[Crítica] Glass Onion: Um Mistério Knives Out


N
ão à toa que a escritora Agatha Christie é considerada a "Rainha do Crime". Ela recebeu esse apelido carinhoso não por ter escrito um best-seller, mas por ter em sua biografia mais de 100 livros que a mantiveram nesse posto. E mesmo que muitas vezes "quantidade não quer dizer qualidade", ela conseguiu a façanha de entregar uma regularidade em suas obras, mantendo seu selo e nos recheando de histórias clássicas.
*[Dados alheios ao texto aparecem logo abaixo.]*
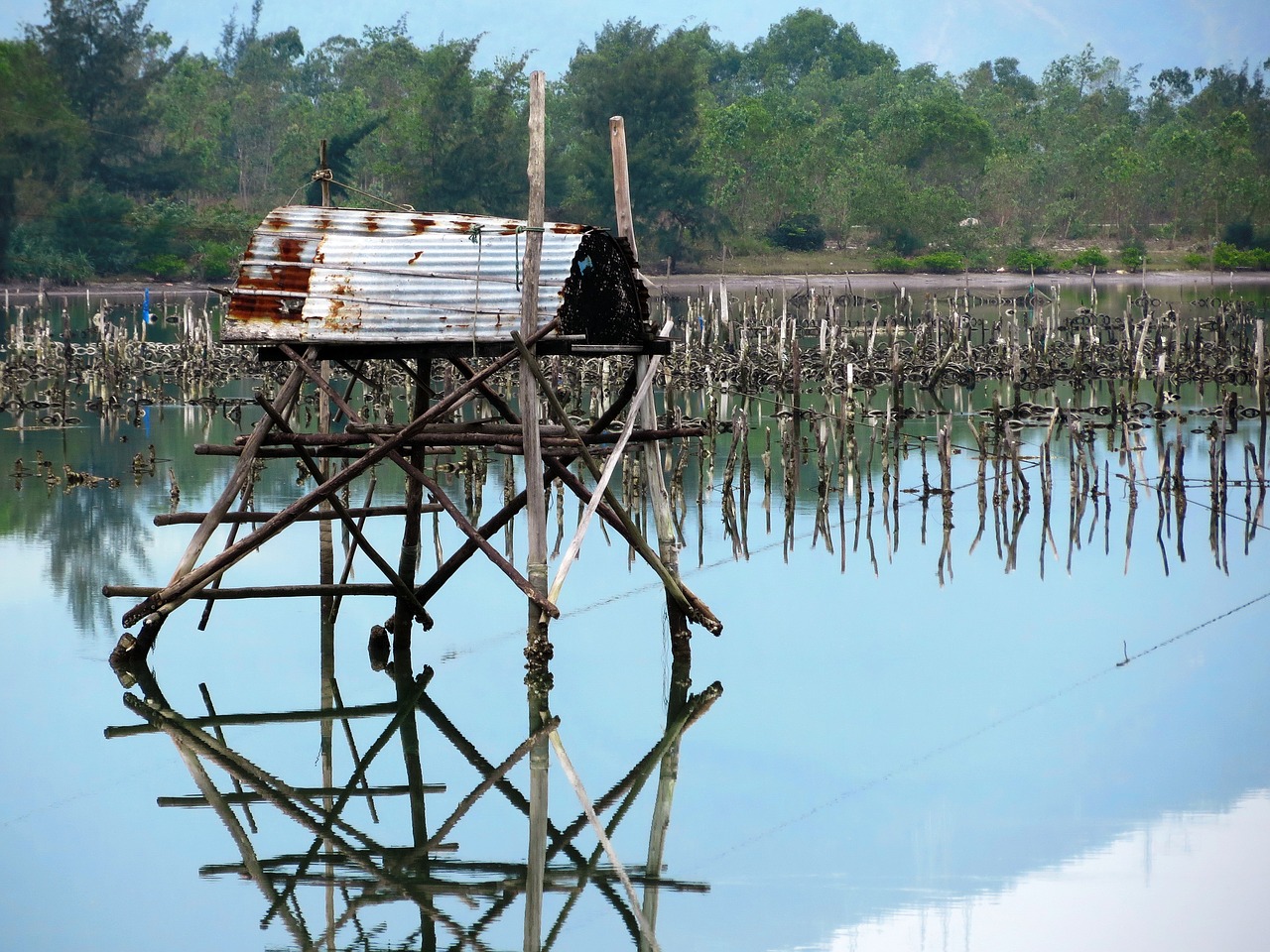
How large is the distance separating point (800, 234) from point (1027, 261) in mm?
10495

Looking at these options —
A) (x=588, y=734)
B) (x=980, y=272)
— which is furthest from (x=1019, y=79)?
(x=588, y=734)

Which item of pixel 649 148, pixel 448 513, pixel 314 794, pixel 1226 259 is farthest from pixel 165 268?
pixel 314 794

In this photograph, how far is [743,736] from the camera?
1290cm

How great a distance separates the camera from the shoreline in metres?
64.1

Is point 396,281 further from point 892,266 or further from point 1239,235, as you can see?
point 1239,235

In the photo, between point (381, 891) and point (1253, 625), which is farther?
point (1253, 625)

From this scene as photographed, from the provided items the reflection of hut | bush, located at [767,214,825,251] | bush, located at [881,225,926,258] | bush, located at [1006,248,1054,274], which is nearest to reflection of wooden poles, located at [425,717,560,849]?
the reflection of hut

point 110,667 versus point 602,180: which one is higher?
point 602,180

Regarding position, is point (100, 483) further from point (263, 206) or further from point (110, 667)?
point (263, 206)

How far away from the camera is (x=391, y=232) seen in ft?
43.5

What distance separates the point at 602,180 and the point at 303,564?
53.9m

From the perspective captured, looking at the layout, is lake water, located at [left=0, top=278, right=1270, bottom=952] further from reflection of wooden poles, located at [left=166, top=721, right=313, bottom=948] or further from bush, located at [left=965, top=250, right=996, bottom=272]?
bush, located at [left=965, top=250, right=996, bottom=272]

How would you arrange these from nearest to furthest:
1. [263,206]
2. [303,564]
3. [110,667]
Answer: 1. [110,667]
2. [303,564]
3. [263,206]

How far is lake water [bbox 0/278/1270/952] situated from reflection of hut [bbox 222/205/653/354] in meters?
3.12
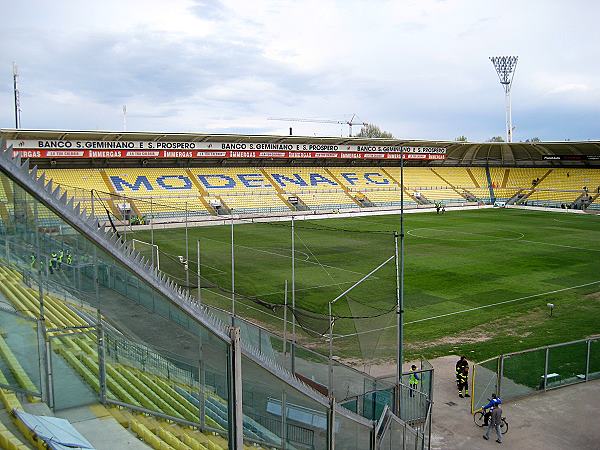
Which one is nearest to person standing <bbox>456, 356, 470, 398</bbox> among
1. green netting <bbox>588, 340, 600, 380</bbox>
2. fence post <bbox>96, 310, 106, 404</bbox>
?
green netting <bbox>588, 340, 600, 380</bbox>

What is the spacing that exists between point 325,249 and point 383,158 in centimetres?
3720

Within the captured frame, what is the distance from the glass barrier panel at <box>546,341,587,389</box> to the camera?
1266 cm

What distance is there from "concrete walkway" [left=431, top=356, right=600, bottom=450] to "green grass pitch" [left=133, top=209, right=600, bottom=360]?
183 centimetres

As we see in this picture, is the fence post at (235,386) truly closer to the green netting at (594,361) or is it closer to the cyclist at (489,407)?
the cyclist at (489,407)

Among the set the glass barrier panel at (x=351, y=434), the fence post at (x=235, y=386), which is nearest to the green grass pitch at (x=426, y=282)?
the glass barrier panel at (x=351, y=434)

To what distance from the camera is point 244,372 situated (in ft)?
18.0

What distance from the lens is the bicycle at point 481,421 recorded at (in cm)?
1051

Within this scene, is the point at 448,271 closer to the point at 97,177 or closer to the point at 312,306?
the point at 312,306

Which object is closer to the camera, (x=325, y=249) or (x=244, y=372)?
(x=244, y=372)

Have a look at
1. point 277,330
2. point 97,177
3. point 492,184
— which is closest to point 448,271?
point 277,330

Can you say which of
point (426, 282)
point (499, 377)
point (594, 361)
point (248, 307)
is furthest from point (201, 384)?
point (426, 282)

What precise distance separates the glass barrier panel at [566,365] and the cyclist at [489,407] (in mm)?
2486

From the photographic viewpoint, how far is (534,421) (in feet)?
36.0

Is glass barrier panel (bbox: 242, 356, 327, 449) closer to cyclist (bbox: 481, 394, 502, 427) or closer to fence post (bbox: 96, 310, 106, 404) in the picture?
fence post (bbox: 96, 310, 106, 404)
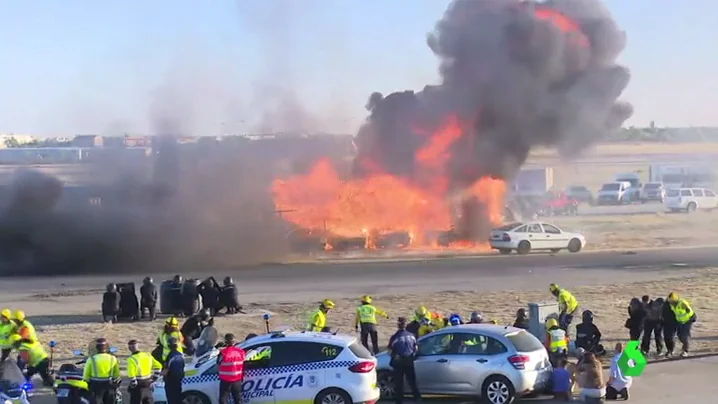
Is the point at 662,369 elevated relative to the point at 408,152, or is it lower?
lower

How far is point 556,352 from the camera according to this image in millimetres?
14766

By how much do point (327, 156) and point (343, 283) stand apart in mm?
14985

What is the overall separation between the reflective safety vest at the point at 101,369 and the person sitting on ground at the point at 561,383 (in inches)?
261

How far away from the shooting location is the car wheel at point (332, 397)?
12164 mm

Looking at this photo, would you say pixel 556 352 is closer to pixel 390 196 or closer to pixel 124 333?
pixel 124 333

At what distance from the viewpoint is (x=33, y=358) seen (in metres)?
14.3

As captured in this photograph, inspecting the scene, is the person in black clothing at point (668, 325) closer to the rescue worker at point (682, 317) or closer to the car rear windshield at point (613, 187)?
the rescue worker at point (682, 317)

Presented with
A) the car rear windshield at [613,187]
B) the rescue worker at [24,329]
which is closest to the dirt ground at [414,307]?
the rescue worker at [24,329]

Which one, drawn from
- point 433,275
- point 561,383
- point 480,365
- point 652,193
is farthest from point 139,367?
point 652,193

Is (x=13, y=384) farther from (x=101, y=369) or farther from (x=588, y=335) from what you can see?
(x=588, y=335)

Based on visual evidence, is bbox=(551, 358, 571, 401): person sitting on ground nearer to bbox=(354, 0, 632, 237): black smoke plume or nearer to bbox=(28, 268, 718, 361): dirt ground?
bbox=(28, 268, 718, 361): dirt ground

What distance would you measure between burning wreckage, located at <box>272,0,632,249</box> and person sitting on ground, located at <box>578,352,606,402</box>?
966 inches

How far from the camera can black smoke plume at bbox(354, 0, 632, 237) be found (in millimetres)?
37375

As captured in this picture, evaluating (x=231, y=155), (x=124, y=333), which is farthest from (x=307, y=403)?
(x=231, y=155)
Ela fez "parecer ser fácil" e até hoje é uma referência quando falamos de mistério.

Tudo bem que o contexto aqui é outro, mas fica evidente como deve ser difícil conseguir essa regularidade criativa de forma assertiva. 
"Entre Facas e Segredos" (2019) foi uma baita surpresa, que inclusive rendeu a Rian Johnson uma indicação ao Oscar por melhor roteiro original, mas em "Glass Onion" (2022) vemos ele cometer erros e entregar algo bem aquém do apresentado no primeiro filme. E o cheiro dessa cebola eu já estava sentindo de longe.
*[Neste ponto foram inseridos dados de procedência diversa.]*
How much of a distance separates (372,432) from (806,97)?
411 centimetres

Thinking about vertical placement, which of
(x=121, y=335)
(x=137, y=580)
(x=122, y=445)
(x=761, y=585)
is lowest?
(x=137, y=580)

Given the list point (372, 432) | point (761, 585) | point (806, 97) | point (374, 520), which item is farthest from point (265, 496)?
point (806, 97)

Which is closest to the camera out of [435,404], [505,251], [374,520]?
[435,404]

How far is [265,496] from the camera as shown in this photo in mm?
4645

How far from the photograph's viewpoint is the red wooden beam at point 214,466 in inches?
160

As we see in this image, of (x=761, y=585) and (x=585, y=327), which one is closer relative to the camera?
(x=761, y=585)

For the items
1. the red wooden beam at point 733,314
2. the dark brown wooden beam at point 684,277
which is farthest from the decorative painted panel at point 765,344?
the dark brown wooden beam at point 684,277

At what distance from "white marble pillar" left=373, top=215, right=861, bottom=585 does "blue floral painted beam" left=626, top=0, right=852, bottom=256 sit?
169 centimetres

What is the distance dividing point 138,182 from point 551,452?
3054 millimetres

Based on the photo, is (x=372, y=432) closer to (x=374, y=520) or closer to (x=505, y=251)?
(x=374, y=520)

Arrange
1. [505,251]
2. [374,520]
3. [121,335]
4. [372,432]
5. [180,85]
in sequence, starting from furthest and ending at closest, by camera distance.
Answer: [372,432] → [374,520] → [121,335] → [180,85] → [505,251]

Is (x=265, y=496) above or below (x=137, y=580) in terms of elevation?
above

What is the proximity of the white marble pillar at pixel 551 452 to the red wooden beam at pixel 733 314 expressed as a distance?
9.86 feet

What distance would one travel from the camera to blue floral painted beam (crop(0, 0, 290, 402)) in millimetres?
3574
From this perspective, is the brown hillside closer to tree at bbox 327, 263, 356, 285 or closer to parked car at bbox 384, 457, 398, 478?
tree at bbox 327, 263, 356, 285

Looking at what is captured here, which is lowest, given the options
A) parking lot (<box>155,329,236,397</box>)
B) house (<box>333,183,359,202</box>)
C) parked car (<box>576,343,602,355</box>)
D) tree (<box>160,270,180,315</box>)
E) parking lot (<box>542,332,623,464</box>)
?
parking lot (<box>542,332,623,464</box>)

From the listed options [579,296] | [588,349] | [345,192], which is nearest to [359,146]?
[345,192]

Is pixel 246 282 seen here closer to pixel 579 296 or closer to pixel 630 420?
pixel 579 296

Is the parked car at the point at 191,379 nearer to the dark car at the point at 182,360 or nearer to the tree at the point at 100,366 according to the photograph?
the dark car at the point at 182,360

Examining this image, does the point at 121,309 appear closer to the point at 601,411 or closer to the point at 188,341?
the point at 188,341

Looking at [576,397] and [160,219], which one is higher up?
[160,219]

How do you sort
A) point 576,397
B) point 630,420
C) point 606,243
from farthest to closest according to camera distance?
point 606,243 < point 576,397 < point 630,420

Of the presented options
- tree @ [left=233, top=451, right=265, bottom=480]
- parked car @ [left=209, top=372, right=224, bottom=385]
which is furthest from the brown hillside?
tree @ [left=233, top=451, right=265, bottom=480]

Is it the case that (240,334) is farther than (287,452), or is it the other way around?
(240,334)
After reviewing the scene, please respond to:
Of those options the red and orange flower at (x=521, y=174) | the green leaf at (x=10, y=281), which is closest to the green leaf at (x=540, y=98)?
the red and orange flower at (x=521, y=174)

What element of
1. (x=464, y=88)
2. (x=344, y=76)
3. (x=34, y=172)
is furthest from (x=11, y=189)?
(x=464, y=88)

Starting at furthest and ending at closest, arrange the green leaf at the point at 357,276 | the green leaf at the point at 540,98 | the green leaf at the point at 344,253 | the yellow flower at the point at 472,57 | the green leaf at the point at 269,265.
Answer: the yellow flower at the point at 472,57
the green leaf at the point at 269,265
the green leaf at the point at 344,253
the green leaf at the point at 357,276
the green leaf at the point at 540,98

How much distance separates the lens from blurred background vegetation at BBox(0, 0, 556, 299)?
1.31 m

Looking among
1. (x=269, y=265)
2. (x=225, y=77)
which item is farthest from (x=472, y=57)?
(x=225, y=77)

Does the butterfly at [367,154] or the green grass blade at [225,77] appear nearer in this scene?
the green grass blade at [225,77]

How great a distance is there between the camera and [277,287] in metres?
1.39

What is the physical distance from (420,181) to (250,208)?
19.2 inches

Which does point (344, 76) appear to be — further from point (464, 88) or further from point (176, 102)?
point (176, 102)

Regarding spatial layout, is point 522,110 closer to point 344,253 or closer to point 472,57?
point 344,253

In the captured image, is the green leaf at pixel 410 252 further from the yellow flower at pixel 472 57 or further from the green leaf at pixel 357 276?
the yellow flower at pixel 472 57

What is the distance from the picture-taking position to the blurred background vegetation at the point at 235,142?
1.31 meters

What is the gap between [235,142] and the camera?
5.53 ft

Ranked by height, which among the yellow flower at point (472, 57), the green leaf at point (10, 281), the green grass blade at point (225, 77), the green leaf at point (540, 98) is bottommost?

Algo parecido senti na adaptação de "Assassinato no Expresso do Oriente" (2017) de Kenneth Branagh, que depois ele corrigiu em "Morte no Nilo" (2022). Porém, aqui temos o contrário. O que se acertou no primeiro filme, simplesmente se esqueceu no segundo: O MISTÉRIO INVESTIGATIVO. Já que a proposta é ser uma sequência de um filme que abertamente faz essa homenagem às histórias de mistério, o que não poderia faltar é justamente a BASE disso tudo. 


Em "Glass Onion" vemos uma premissa um pouco parecida com o livro "A Extravagância do Morto", mas que se torna quase um filme de comédia, beirando o ridículo em alguns desses momentos de humor (nada contra os filmes do Leslie Nielsen) e tornando tudo muito descaracterizado pela falta de foco no que realmente interessa. Diferente do primeiro filme, aqui faltou dosar. E mesmo que a extravagância tenha sido visivelmente uma escolha, isso não quer dizer que ela precisava ser brega. 
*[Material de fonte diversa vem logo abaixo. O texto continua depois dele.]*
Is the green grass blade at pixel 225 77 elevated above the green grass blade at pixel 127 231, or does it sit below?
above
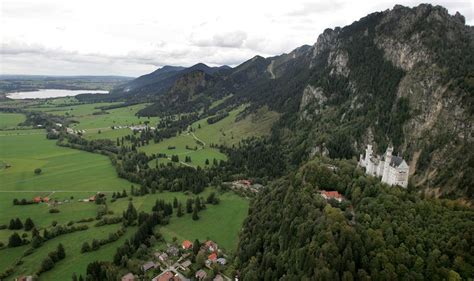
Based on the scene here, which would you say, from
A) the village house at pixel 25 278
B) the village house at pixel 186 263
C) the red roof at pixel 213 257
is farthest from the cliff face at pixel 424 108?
the village house at pixel 25 278

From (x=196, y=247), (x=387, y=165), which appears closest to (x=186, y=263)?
(x=196, y=247)

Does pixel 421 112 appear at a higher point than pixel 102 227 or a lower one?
higher

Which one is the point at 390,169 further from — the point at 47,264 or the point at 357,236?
the point at 47,264

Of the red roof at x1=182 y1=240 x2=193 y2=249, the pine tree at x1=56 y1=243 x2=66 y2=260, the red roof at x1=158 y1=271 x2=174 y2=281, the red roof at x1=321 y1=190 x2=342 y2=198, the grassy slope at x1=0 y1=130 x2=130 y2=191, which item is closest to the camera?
the red roof at x1=158 y1=271 x2=174 y2=281

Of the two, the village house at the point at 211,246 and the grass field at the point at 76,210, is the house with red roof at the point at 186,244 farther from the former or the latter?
the grass field at the point at 76,210

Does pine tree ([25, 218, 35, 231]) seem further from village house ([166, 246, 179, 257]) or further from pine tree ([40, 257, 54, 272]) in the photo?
village house ([166, 246, 179, 257])

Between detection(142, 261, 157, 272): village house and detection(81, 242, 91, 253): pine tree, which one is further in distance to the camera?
detection(81, 242, 91, 253): pine tree

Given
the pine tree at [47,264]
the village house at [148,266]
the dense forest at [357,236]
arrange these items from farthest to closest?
1. the pine tree at [47,264]
2. the village house at [148,266]
3. the dense forest at [357,236]

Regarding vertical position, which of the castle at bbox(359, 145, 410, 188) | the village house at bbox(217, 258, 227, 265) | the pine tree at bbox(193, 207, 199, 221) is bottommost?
the village house at bbox(217, 258, 227, 265)

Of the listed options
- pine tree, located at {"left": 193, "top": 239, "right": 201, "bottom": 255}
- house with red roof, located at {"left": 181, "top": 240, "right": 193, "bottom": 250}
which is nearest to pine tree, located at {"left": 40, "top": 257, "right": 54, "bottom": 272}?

Essa necessidade em ostentar o luxo (afinal, todos os filmes de mistério gira em torno de pessoas ricas) deixa de ser uma sátira às futilidades desse nicho e se torna só um desvio de caracterização. O personagem Benoit Blanc deixa de ser detetive e passa a ser um "cúmplice". Uma ideia até interessante, mas muito mal executada. Eu não vou comentar sobre a excentricidade dos figurinos, porque isso até tem o porquê de estar ali, já essa saturação na paleta de cores eu não entendi o porquê. Estava quase colocando óculos escuros pra assistir o filme. 

Perante o roteiro, a fotografia com certeza é o menor dos problemas. Esse, na verdade, é um filme com muitos problemas e o que segurou ele de não ser uma tremenda bomba, foi o mínimo de estruturação na história, a sátira que faz com alguns estereótipos (possivelmente cancelados na internet) e a atuação de Janelle Monáe, a única mais concentrada.

Só não entendi como Monáe aceitou esse papel. Provavelmente não leu o roteiro antes pra ver que uma de suas falas seria de teor racista sobre cabelo crespo, e nesse caso, é só racismo mesmo, não humor. Até Daniel Craig se demonstra desconfortável em cena, talvez pelas gravações terem sido num período pandêmico (de junho até setembro de 2021), porque em questões de investimento, o orçamento dessa sequência foi o mesmo do primeiro filme - US$ 40 milhões - E disso acredito que ele não tenha do que reclamar.

Faltando meia hora pra história acabar, eu pensei "de duas, uma": ou a conclusão será previsível, ou o roteiro ficará com um FURO enorme depois do plot twist. E quando finalmente chegou o final, aconteceu o que eu não esperava: os dois. Ele foi previsível e também deixou um furo no roteiro. 

Rian Johnson usa duas linhas temporais pra encaixar a história e tentar melhorar a pouca criatividade de seu núcleo, mas isso não foi algo realmente significativo e só acabou gerando incoerências (furos) de continuidade no roteiro.

Quanto a descaracterização (o grande defeito), talvez Rian Johnson esteja querendo sair desse tom mais sério das histórias de detetive e seguir construindo uma identidade própria. Ele só precisa decidir se realmente é isso, porque aqui, ele tentou de tudo e o resultado final acabou sendo esse: o choro de quem esperava o mínimo, enquanto uma cebola fosse descascada pro seu mistério se revelar. Porém, ficamos apenas na espera, com a Mona Lisa exposta na sala do diretor da Netflix e "Glass Onion" ainda sendo indicado em premiações.